One of the early design decisions made in OVN was to only support tunnel encapsulation protocols that provided the ability to include additional metadata beyond what fits in the VNI field of a VXLAN header. OVN mostly uses the Geneve protocol and only uses VXLAN for integration with TOR switches that support the hardware_vtep OVSDB schema to use as L2 gateways between logical and physical networks.
Many people wonder when they first learn of this design decision, “why not VXLAN?” In particular, what about performance? Some hardware has VXLAN offload capabilities. Are we going to suffer a performance hit when using Geneve?
These are very good questions, so I set off to come up with a good answer.
One of the key implementation details of OVN is Logical Flows. Instead of programming new features using OpenFlow, we primarily use Logical Flows. This makes feature development easier because we don’t have to worry about the physical location of resources on the network when writing flows. We are able to write flows as if the entire deployment was one giant switch instead of 10s, 100s, or 1000s of switches.
Part of the implementation of this is that in addition to passing a network ID over a tunnel, we also pass IDs for the logical source and destination ports. With Geneve, OVN will identify the network using the VNI field and will use an additional 32-bit TLV to specify both the source and destination logical ports.
Of course, by using an extensible protocol, we also have the capability to add more metadata for advanced features in the future.
More detail about OVN’s use of Geneve TLVs can be found in the “Tunnel Encapsulations” sub-section of “Design Decisions” in the OVN Architecture document.
Imagine a single UDP packet being sent between two VMs. The headers might look something like:
- Ethernet header
- IP header
- UDP header
- Application payload
When we encapsulate this packet in a tunnel, what gets sent over the physical network ends up looking like this:
- Outer Ethernet header
- Outer IP header
- Outer UDP header
- Geneve or VXLAN Header
- Application payload: (Inner packet from VM 1 to VM 2)
- Inner Ethernet header
- Inner IP header
- Inner UDP header
- Application payload
There are many more NIC capabilities than what’s discussed here, but I’ll focus on some key features related to tunnel performance.

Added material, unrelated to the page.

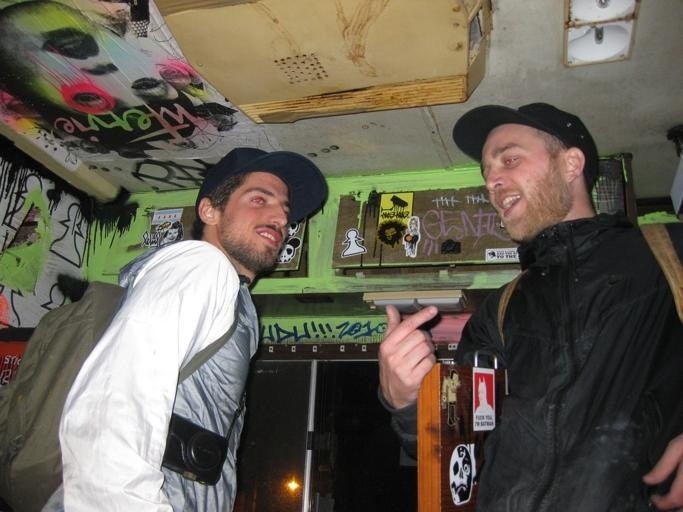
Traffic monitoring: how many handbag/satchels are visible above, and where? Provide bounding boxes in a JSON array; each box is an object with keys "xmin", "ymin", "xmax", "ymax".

Some offload capabilities are not actually VXLAN specific. For example, the commonly referred to “tx-udp_tnl-segmentation” offload applies to both VXLAN and Geneve. This is where the kernel is able to send a large amount of data to the NIC at once and the NIC breaks it up into TCP segments and then adds both the inner and outer headers. The performance boost comes from not having to do the same thing in software. This offload helps significantly with TCP throughput over a tunnel.
You can check to see if a NIC has support for “tx-udp_tnl-segmentation” with ethtool. For example, on a host that doesn’t support it:
$ ethtool -k eth0 | grep tnl-segmentation tx-udp_tnl-segmentation: off [fixed]
or on a host that does support it and has it enabled:
$ ethtool -k eth0 | grep tnl-segmentation tx-udp_tnl-segmentation: on
There is a type of offload that is VXLAN specific, and that is RSS (Receive Side Scaling). This is when the NIC is able to look inside a tunnel to identify the inner flows and efficiently distribute them among multiple receive queues (to be processed across multiple CPUs). Without this capability, a VXLAN tunnel looks like a single stream and will go into a single receive queue.
You may wonder, “does my NIC support VXLAN or Geneve RSS?” Unfortunately, there does not appear to be an easy way to check this with a command. The best method I’ve seen is to read the driver source code or dig through vendor documentation.
Since the VXLAN specific offload capability is on the receive side, it’s important to look at what other techniques can be used to improve receive side performance. One such option is RPS (Receive Packet Steering). RPS is the same concept as RSS, but done in software. Packets are distributed among CPUs in software before fully processing them.
Another optimization is that OVN enables UDP checksums on Geneve tunnels by default. Adding this checksum actually improves performance on the receive side. This is because of some more recent optimizations implemented in the kernel. When a Geneve packet is received, this outer UDP checksum will be verified by the NIC. This checksum verification will be reported to the kernel. Since the outer UDP checksum has been verified, the kernel uses this fact to skip having to calculate and verify any checksums of the inner packet. Without enabling the outer UDP checksum and letting the NIC verify it, the kernel is doing more checksum calculation in software. It’s expected that this regains significant performance on the receive side.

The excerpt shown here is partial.